**WHAT TO PRODUCE**: Please print every one of the entries below word for word, leaving out the pictures.

**RECORDS PROVIDED**:

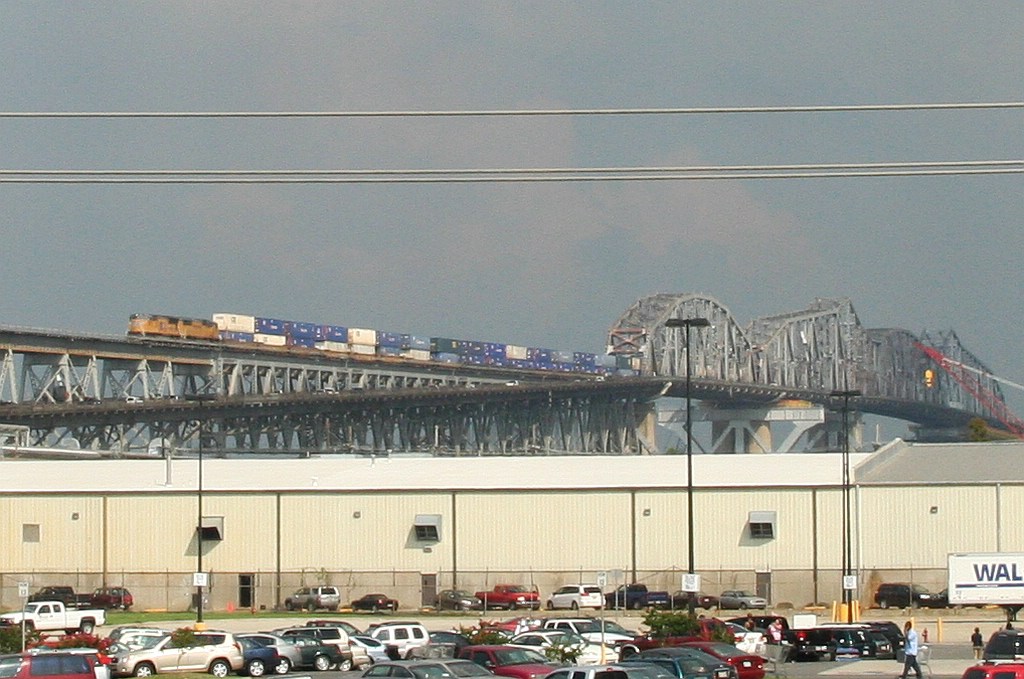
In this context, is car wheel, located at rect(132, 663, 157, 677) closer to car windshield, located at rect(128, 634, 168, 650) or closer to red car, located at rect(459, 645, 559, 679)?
car windshield, located at rect(128, 634, 168, 650)

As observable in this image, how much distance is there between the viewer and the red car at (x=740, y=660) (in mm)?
39425

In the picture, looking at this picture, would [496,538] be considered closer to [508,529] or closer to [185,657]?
[508,529]

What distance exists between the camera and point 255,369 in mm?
180500

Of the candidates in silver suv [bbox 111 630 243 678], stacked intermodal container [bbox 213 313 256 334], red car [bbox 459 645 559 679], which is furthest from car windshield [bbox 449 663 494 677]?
stacked intermodal container [bbox 213 313 256 334]

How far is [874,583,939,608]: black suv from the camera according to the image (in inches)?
2662

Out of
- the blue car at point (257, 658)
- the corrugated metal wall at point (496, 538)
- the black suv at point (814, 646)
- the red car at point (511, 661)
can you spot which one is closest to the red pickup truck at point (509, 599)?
the corrugated metal wall at point (496, 538)

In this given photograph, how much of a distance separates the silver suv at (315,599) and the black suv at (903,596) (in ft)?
72.6

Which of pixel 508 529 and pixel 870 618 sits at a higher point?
pixel 508 529

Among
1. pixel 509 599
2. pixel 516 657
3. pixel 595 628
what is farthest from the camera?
pixel 509 599

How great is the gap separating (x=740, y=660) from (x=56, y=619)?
26.7m

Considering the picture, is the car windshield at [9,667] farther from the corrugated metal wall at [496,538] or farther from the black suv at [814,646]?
the corrugated metal wall at [496,538]

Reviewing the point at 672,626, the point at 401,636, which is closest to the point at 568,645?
the point at 672,626

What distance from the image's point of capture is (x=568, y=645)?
144 feet

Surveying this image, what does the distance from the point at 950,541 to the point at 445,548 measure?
69.2ft
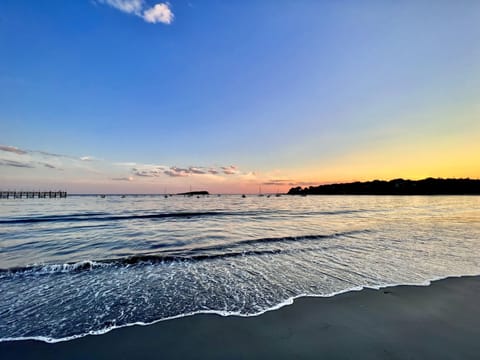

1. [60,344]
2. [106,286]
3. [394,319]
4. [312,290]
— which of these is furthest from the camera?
[106,286]

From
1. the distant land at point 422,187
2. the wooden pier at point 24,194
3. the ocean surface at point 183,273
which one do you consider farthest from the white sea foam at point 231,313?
the distant land at point 422,187

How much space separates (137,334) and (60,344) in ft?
3.77

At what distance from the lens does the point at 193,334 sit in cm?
380

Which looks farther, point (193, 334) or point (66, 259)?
point (66, 259)

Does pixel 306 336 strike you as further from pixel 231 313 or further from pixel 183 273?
pixel 183 273

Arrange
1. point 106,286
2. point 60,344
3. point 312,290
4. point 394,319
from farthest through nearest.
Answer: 1. point 106,286
2. point 312,290
3. point 394,319
4. point 60,344

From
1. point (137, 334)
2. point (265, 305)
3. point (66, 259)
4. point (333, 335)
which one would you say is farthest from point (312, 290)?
point (66, 259)

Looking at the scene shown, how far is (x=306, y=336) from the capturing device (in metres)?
3.73

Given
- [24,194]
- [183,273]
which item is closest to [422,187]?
[183,273]

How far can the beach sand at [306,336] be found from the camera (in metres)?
3.26

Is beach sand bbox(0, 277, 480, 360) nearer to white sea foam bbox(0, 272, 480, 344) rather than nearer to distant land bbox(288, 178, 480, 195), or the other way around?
white sea foam bbox(0, 272, 480, 344)

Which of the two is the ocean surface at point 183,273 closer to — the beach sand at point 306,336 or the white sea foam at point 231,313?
the white sea foam at point 231,313

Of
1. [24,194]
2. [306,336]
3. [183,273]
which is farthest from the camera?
[24,194]

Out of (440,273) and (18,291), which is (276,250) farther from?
(18,291)
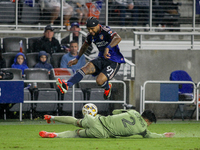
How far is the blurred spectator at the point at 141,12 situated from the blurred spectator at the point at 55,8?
8.00 feet

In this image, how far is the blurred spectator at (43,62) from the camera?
13070 millimetres

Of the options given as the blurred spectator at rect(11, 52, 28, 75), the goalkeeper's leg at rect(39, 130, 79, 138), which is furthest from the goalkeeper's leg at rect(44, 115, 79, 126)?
the blurred spectator at rect(11, 52, 28, 75)

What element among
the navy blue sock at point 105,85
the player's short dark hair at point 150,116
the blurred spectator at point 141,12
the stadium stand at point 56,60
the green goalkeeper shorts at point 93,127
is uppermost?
the blurred spectator at point 141,12

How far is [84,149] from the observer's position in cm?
654

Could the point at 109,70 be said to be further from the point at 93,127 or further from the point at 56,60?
the point at 56,60

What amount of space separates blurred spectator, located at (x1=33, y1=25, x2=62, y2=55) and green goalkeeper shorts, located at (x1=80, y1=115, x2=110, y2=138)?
6.45m

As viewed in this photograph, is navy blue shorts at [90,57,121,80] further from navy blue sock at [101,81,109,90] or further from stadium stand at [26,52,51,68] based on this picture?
stadium stand at [26,52,51,68]

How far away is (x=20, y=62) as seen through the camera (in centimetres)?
1289

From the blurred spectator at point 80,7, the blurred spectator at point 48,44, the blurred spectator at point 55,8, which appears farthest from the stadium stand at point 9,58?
the blurred spectator at point 80,7

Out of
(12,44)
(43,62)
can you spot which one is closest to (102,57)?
(43,62)

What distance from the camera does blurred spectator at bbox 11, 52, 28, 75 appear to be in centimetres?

**RESPONSE TO THIS EXERCISE**:
In this context, is car wheel, located at rect(132, 663, 157, 677) closer to car windshield, located at rect(128, 634, 168, 650) or closer to red car, located at rect(459, 645, 559, 679)?
car windshield, located at rect(128, 634, 168, 650)

As observable in this image, how much distance is there between the viewer and the red car at (x=740, y=660) (in mm)?
39425

In the picture, looking at this picture, would [496,538] be considered closer to [508,529] or closer to [185,657]?
[508,529]

What distance exists between the camera and point 255,369 in mm?
180500

Of the candidates in silver suv [bbox 111 630 243 678], stacked intermodal container [bbox 213 313 256 334], red car [bbox 459 645 559 679], which is furthest from car windshield [bbox 449 663 494 677]?
stacked intermodal container [bbox 213 313 256 334]

How far is [874,583,939,608]: black suv from the camera according to the image (in inches)?
2662

Out of
- the blue car at point (257, 658)
- the corrugated metal wall at point (496, 538)
- the black suv at point (814, 646)
- the red car at point (511, 661)
can you spot which one is closest to the red pickup truck at point (509, 599)?
the corrugated metal wall at point (496, 538)

In this given photograph, how much of a distance separates the silver suv at (315,599) and the black suv at (903,596) (in ft)?
72.6

Which of pixel 508 529 and pixel 870 618 sits at a higher point?
pixel 508 529

Among
1. pixel 509 599
2. pixel 516 657
3. pixel 595 628
what is farthest from the camera?
pixel 509 599

How great is the gap separating (x=740, y=660) from (x=56, y=619)?
26.7m

Considering the picture, is the car windshield at [9,667] farther from the corrugated metal wall at [496,538] or farther from the black suv at [814,646]?
the corrugated metal wall at [496,538]

Reviewing the point at 672,626, the point at 401,636, which is closest to the point at 568,645?
the point at 672,626

What distance from the image's point of capture is (x=568, y=645)?
144 feet

Surveying this image, what does the distance from the point at 950,541 to the point at 445,548 measure?
69.2ft

1. [60,344]
2. [106,286]
3. [394,319]
4. [312,290]
— which of these is furthest from the camera?
[106,286]

From
1. the distant land at point 422,187
2. the wooden pier at point 24,194
3. the ocean surface at point 183,273
which one do you consider farthest from the white sea foam at point 231,313?
the distant land at point 422,187

How much space separates (137,334) and (60,344) in ft?
3.77

At what distance from the lens does the point at 193,334 sit in cm?
380

Which looks farther, point (193, 334) or point (66, 259)?
point (66, 259)

Does pixel 306 336 strike you as further from pixel 231 313 or further from pixel 183 273?
pixel 183 273

Arrange
1. point 106,286
2. point 60,344
3. point 312,290
4. point 394,319
from farthest through nearest.
Answer: 1. point 106,286
2. point 312,290
3. point 394,319
4. point 60,344

From
1. point (137, 334)
2. point (265, 305)
3. point (66, 259)
4. point (333, 335)
which one would you say is farthest from point (312, 290)?
point (66, 259)

Looking at the scene shown, how far is (x=306, y=336) from the capturing device (in metres)?
3.73

Given
- [24,194]
- [183,273]
which item is closest to [422,187]?
[183,273]

How far can the beach sand at [306,336] be found from the camera (in metres)?
3.26

Is beach sand bbox(0, 277, 480, 360) nearer to white sea foam bbox(0, 272, 480, 344) rather than nearer to distant land bbox(288, 178, 480, 195), or the other way around?
white sea foam bbox(0, 272, 480, 344)

Which of the two is the ocean surface at point 183,273 closer to — the beach sand at point 306,336 or the white sea foam at point 231,313?
the white sea foam at point 231,313

Of
1. [24,194]
2. [306,336]
3. [183,273]
which is farthest from the camera?
[24,194]

Out of (440,273) and (18,291), which is (276,250) farther from?
(18,291)
How far is the blurred spectator at the point at 141,12 situated from the blurred spectator at the point at 55,8?
8.00 feet

In this image, how far is the blurred spectator at (43,62) from the camera?
13070 millimetres

Of the options given as the blurred spectator at rect(11, 52, 28, 75), the goalkeeper's leg at rect(39, 130, 79, 138), which is furthest from the goalkeeper's leg at rect(44, 115, 79, 126)?
the blurred spectator at rect(11, 52, 28, 75)

What element among
the navy blue sock at point 105,85
the player's short dark hair at point 150,116
the blurred spectator at point 141,12
the stadium stand at point 56,60
the green goalkeeper shorts at point 93,127
is uppermost?
the blurred spectator at point 141,12

How far is [84,149] from the observer's position in cm?
654

Could the point at 109,70 be said to be further from the point at 93,127 or further from the point at 56,60?
the point at 56,60

What amount of space separates blurred spectator, located at (x1=33, y1=25, x2=62, y2=55) and green goalkeeper shorts, located at (x1=80, y1=115, x2=110, y2=138)?
6.45m

As viewed in this photograph, is navy blue shorts at [90,57,121,80] further from navy blue sock at [101,81,109,90] or further from stadium stand at [26,52,51,68] based on this picture?
stadium stand at [26,52,51,68]

How far away is (x=20, y=62) as seen through the camera (in centimetres)?
1289

From the blurred spectator at point 80,7, the blurred spectator at point 48,44, the blurred spectator at point 55,8, which appears farthest from the stadium stand at point 9,58?
the blurred spectator at point 80,7

Out of
(12,44)
(43,62)
can you spot which one is closest to (102,57)?
(43,62)

What distance from the camera does blurred spectator at bbox 11, 52, 28, 75 appear to be in centimetres?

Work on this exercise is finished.